Holidays are wonderful things. They can be eye-opening, for starters. Being back in the UK after my two week visit to the glorious shores of the US of A, I realise that there are things which totally seperate our two countries. The US has a myriad of marshmallow-infested treats which will joyfully tell you of their healthy content to make you feel less guilty during breakfast time. Your videogames? Cheaper. I picked up the wonderful new Zelda - Spirit Tracks game for my DS from a friendly GameStop (I had a long chat with the bloke behind the counter about the merits of Street Fighter 4). This game saved me from the 8 hour-long flight back home and transported me away from the screaming babies and the whole, horrible touristy vibe which went on in there.
The thing which really opened my eyes was a place in Downtown Disney called DisneyQuest. I heard about this place from people as it has a vast array of arcade machines which are free-to-play, albeit after the entrance fee. There's other attractions too. There's a horribly unfair and painful VR game called Ride The Comix where you swish a lightsabre around trying to hit the lowest of low polygonal enemies. It's responsive, but the immersion was ruined somewhat by the torture-helmet which gave no room for my spectacles. They have another VR game based on Aladdin which is just as painful and almost claustrophobic in its nature; you ride on a piece of modified gym equipment searching for sparkly 2D gem sprites in a "immersive" 3D world. This game had a lot more to figure out, and although it looked like a decent PSOne game, it was still horrible to play.
Seriously, the Virtuality thing was a mis-step for videogaming. Sure, the Hackers vibe suits such a thing, but it always felt like a gimmick.
The epiphany to this story, dear reader, materalised when I chanced upon the retro arcade section of DisneyQuest's five floor complex. Pac-Man caught my eye. The machine was pristine - if you ignored the Buzz Lightyear bumper car game which also inhabited the gaming space, you'd swear you were in an arcade of the past. The cacophony of multiple arcade machines is an intoxicating sound for a videogamer. Now there are people out there who have only ever played on their PS3, their 360 and their Wii consoles. They may have sampled the Championship Edition of Pac-Man, but here's the thing - you've not really experienced Pac-Man until you get your hands on the arcade itself.

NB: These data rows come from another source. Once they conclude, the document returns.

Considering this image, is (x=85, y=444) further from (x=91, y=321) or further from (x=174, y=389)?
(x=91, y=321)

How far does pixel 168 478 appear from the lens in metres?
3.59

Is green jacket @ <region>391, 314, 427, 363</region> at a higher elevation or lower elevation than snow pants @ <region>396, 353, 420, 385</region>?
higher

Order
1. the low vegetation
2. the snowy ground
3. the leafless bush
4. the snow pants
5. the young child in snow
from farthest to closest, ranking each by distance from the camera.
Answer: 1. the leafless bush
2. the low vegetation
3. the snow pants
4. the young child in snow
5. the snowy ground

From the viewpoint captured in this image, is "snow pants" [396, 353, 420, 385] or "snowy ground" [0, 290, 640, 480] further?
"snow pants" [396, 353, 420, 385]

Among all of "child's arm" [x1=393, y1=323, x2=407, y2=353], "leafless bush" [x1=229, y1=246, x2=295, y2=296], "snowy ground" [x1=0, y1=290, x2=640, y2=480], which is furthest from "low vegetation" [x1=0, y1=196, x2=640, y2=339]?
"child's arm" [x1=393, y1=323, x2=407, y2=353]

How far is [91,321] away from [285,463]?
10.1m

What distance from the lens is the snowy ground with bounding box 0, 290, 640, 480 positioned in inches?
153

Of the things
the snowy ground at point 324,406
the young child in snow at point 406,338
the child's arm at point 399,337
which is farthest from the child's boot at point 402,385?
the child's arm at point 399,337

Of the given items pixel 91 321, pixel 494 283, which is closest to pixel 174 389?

I have to admit, I only ever played Pac-Man on my Atari 2600. It was very, very addicting. There's something about those chunky sprites which makes me realise my continuous love for the pixel. The unforgiving Atari 2600 joystick though, that's no way to play it. My six-year-old hands often cramped up during long play sessions - why would this fun be so painful? I didn't understand. Pac-Man Championship Edition on the 360 is a truly brilliant sequel to the original, but is also hampered by the 360 pad. I was totally frustrated with the loose feel of the LS, the abhorant alternative being the shitty d-pad. There's a disconnect which is all too apparant. Deep down inside, I know I can complete those challenges. "A bad workman always blames his tools" is something I strongly disagree with if the tools themselves aren't up for the job. You can't have a controller which is universal for every gaming experience.
Arcades provide, by their very design, different experiences and different methods of control. Trackballs, joysticks, steering wheels. There is nothing more satisfying than the stab of an arcade button. A huge, generous arcade button. The buttons on the current crop of consoles pale by comparison.
Back to Pac-Man. That joystick. Ohmy. It was a revelation. Not once did I mis-direct the hungry yellow orb. I was in perfect harmony with the machine. I was totally immersed, and realised that I was actually pretty good at the game. Same thing happened with Galaga too; after a short time, I soon got into the zone and was dodging bullets and ships like a pro. I'm not bragging. I really am not. I don't want to appear like the idiot who reviewed Blur for IGN. I think more isn't necessarily better; arcade machines are blessed with a pure simplicity which rewards the player instead of punishing him. Too many videogames these days appear to be unharmonious and fractured in that respect.
If you love videogames and haven't yet enjoyed the pleasure of a classic arcade machine, please do. It'll make you think differently about your passion and pasttime, and perhaps give you some inspiration to hunt down more varied gaming experiences. It saddens me that arcade machines aren't as prevalent as they used to be - we have consoles to blame for that.
You owe it to yourselves to investigate further. Expand your gaming horizons!